● Exercise: Copy out every line of the records below word for word, but leave out the pictures.
>> BEGIN Data to process
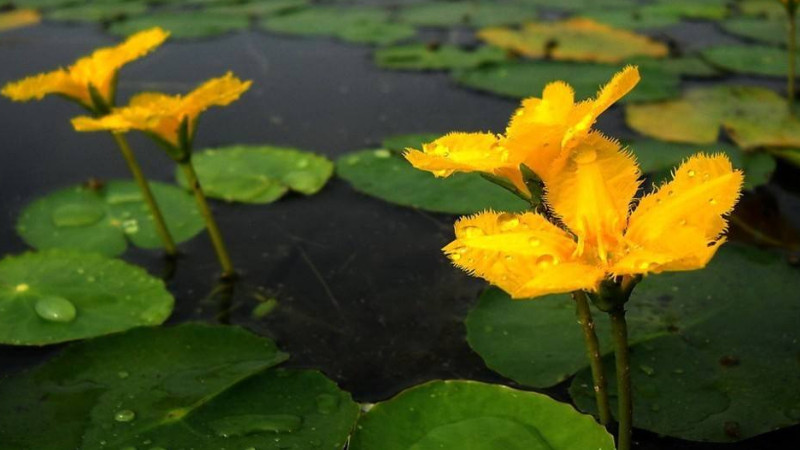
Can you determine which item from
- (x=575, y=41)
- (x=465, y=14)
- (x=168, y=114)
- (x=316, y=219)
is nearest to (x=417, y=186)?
(x=316, y=219)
>> END Data to process
● Correct output:
Can you determine which item from
- (x=575, y=41)
- (x=465, y=14)
- (x=168, y=114)
- (x=316, y=219)
is nearest to (x=417, y=186)?
(x=316, y=219)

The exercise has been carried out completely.